# WHAT YOU SHOULD DO
Reproduce the items word for word, starting at the line containing "Within what this" and ending at the line containing "Answer: the palm", both lines included. Leave the pictures out.
-- START GIVEN DATA --
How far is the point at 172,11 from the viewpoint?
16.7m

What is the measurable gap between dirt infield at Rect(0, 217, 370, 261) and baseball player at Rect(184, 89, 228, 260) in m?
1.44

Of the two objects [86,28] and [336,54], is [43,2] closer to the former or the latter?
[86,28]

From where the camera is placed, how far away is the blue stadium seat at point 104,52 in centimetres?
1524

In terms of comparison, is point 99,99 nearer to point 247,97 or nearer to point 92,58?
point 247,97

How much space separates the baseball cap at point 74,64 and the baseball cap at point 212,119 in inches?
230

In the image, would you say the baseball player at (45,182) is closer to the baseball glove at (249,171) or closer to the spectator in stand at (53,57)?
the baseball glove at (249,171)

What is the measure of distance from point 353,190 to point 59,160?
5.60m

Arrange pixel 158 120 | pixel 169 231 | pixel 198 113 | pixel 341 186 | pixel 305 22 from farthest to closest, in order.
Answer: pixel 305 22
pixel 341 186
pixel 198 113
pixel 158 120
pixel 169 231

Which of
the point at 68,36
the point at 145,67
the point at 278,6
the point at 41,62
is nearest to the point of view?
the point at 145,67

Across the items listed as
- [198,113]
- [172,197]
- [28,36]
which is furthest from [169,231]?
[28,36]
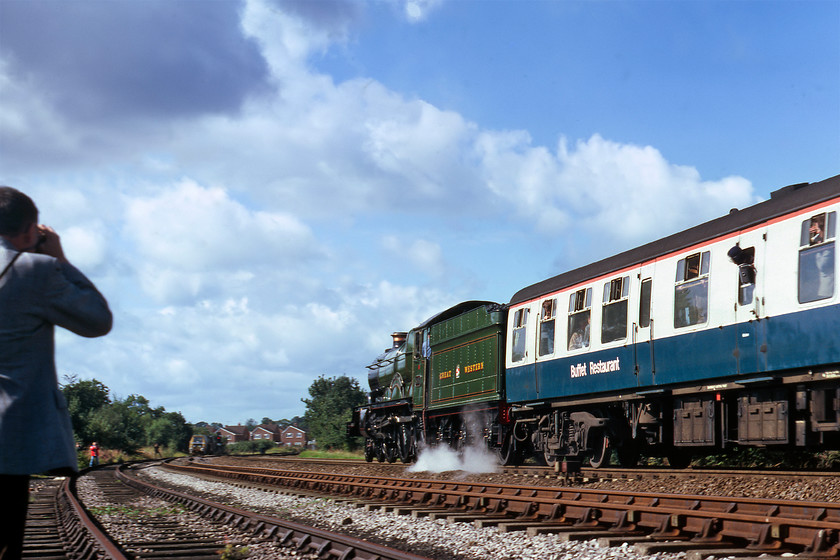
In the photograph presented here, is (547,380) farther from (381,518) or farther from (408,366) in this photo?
(408,366)

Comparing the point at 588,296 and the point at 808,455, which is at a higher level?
the point at 588,296

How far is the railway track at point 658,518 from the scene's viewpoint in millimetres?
7047

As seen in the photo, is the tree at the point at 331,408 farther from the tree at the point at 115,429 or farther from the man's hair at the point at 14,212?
the man's hair at the point at 14,212

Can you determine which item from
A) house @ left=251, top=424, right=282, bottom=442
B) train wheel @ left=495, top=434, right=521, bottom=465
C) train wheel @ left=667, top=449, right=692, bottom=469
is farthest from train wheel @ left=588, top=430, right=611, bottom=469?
house @ left=251, top=424, right=282, bottom=442

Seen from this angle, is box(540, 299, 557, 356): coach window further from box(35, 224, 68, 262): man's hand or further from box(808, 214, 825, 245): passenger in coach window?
box(35, 224, 68, 262): man's hand

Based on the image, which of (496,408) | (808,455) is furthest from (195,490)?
(808,455)

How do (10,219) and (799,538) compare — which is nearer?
(10,219)

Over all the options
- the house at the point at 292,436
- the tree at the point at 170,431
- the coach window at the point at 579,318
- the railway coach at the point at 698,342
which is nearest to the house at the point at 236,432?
the house at the point at 292,436

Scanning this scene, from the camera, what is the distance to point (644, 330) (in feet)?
44.2

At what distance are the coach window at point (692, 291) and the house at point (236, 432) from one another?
157512mm

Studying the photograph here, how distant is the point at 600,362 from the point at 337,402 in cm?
8472

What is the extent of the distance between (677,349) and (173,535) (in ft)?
25.4

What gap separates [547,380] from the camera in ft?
54.2

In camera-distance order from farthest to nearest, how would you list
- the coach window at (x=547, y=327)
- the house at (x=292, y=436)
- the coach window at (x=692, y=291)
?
the house at (x=292, y=436) → the coach window at (x=547, y=327) → the coach window at (x=692, y=291)
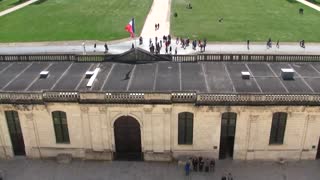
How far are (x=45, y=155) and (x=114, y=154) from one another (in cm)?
684

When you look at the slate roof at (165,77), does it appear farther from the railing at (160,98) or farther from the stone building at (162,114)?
→ the railing at (160,98)

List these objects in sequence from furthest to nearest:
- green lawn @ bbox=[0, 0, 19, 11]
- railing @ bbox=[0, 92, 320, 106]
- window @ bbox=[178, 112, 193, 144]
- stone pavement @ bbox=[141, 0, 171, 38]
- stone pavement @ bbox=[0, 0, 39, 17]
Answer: green lawn @ bbox=[0, 0, 19, 11], stone pavement @ bbox=[0, 0, 39, 17], stone pavement @ bbox=[141, 0, 171, 38], window @ bbox=[178, 112, 193, 144], railing @ bbox=[0, 92, 320, 106]

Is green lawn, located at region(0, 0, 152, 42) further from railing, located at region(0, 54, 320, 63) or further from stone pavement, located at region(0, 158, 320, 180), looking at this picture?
stone pavement, located at region(0, 158, 320, 180)

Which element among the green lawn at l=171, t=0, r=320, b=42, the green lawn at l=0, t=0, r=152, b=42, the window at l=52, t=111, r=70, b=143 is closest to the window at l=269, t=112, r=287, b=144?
the window at l=52, t=111, r=70, b=143

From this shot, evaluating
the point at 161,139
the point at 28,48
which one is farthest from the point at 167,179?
the point at 28,48

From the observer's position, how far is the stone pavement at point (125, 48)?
64.8 meters

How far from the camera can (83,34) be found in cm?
7569

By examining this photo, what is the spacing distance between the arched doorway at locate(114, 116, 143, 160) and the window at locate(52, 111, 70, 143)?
4.70 m

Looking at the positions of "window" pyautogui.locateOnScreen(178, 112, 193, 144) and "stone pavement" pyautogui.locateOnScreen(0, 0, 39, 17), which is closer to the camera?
"window" pyautogui.locateOnScreen(178, 112, 193, 144)

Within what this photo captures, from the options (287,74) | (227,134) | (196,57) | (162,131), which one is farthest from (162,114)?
(287,74)

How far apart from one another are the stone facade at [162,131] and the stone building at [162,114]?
0.09 metres

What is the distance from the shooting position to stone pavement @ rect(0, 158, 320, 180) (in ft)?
116

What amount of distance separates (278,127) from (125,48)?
37152 millimetres

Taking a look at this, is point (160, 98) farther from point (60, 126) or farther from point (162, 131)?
point (60, 126)
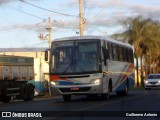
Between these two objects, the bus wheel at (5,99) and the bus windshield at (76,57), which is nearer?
the bus windshield at (76,57)

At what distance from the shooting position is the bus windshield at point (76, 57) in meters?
25.8

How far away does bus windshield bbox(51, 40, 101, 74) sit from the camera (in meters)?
25.8

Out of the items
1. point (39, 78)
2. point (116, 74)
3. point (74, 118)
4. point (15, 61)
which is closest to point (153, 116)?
point (74, 118)

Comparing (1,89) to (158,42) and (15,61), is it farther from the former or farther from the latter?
(158,42)

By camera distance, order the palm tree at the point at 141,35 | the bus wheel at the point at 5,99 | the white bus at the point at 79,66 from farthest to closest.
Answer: the palm tree at the point at 141,35 → the bus wheel at the point at 5,99 → the white bus at the point at 79,66

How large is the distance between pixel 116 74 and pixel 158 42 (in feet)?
126

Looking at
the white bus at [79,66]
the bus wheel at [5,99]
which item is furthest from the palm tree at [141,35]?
the white bus at [79,66]

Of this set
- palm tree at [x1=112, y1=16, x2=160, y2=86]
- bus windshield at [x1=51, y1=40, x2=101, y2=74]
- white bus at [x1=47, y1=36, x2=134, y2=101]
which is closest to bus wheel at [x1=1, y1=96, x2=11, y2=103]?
white bus at [x1=47, y1=36, x2=134, y2=101]

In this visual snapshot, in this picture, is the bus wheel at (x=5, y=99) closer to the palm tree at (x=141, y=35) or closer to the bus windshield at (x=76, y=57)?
the bus windshield at (x=76, y=57)

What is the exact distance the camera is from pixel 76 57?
25844 millimetres

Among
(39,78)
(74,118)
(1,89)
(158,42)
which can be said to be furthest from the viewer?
(158,42)

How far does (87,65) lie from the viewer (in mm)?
25953

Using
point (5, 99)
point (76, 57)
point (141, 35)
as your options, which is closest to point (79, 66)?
point (76, 57)

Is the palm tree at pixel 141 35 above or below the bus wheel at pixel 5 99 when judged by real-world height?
above
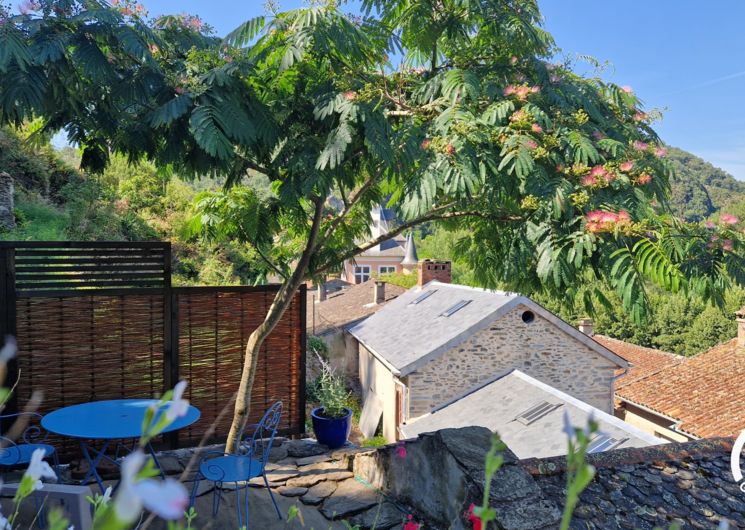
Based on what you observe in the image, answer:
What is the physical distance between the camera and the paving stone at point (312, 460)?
6.32m

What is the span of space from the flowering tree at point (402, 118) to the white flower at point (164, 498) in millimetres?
3774

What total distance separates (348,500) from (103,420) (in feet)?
7.33

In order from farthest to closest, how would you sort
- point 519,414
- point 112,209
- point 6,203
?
point 112,209 → point 6,203 → point 519,414

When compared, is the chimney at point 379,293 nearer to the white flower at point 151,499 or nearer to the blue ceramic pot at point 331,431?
the blue ceramic pot at point 331,431

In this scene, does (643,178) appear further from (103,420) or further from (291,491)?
(103,420)

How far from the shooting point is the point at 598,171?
4340mm

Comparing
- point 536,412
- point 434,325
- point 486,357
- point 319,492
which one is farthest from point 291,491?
point 434,325

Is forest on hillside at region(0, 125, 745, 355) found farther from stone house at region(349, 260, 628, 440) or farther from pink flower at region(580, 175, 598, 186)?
pink flower at region(580, 175, 598, 186)

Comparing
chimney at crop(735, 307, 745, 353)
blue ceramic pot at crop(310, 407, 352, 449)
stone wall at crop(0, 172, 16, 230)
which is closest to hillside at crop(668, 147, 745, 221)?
chimney at crop(735, 307, 745, 353)

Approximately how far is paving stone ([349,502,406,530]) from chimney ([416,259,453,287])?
17356mm

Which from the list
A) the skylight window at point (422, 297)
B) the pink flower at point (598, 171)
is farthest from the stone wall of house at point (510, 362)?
the pink flower at point (598, 171)

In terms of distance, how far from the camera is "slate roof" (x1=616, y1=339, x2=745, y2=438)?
14.5m

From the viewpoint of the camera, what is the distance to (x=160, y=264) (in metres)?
6.46

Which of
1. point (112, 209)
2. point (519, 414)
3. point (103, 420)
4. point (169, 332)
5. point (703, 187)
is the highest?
point (703, 187)
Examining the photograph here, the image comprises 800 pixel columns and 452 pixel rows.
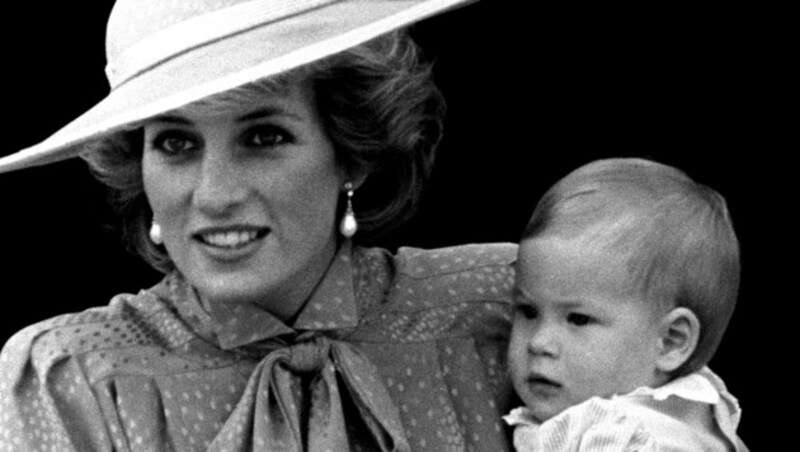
-- END GIVEN DATA --
# REPLY
Within what this photo captures, from the options (287,74) | (227,134) | (196,57) | (162,131), which one is farthest from (162,114)?
(287,74)

How far apart from one another are the stone facade at [162,131] and the stone building at [162,114]?
0.09 metres

What is the distance from the shooting position to stone pavement @ rect(0, 158, 320, 180) (in ft)?
116

What amount of distance separates (278,127) from (125,48)?
37152 millimetres

Taking a look at this, is point (160, 98) farther from point (60, 126) or farther from point (162, 131)?
point (60, 126)
Between these two objects, the bus wheel at (5,99) and the bus windshield at (76,57), which is nearer?
the bus windshield at (76,57)

At what distance from the shooting position is the bus windshield at point (76, 57) in meters?
25.8

How far away does bus windshield bbox(51, 40, 101, 74) sit from the camera (in meters)?
25.8

Out of the items
1. point (39, 78)
2. point (116, 74)
3. point (74, 118)
4. point (15, 61)
which is closest to point (153, 116)?
point (74, 118)

Comparing (1,89) to (158,42) and (15,61), is it farther from the former or farther from the latter?
(158,42)

By camera distance, order the palm tree at the point at 141,35 | the bus wheel at the point at 5,99 | the white bus at the point at 79,66 from farthest to closest.
Answer: the palm tree at the point at 141,35 → the bus wheel at the point at 5,99 → the white bus at the point at 79,66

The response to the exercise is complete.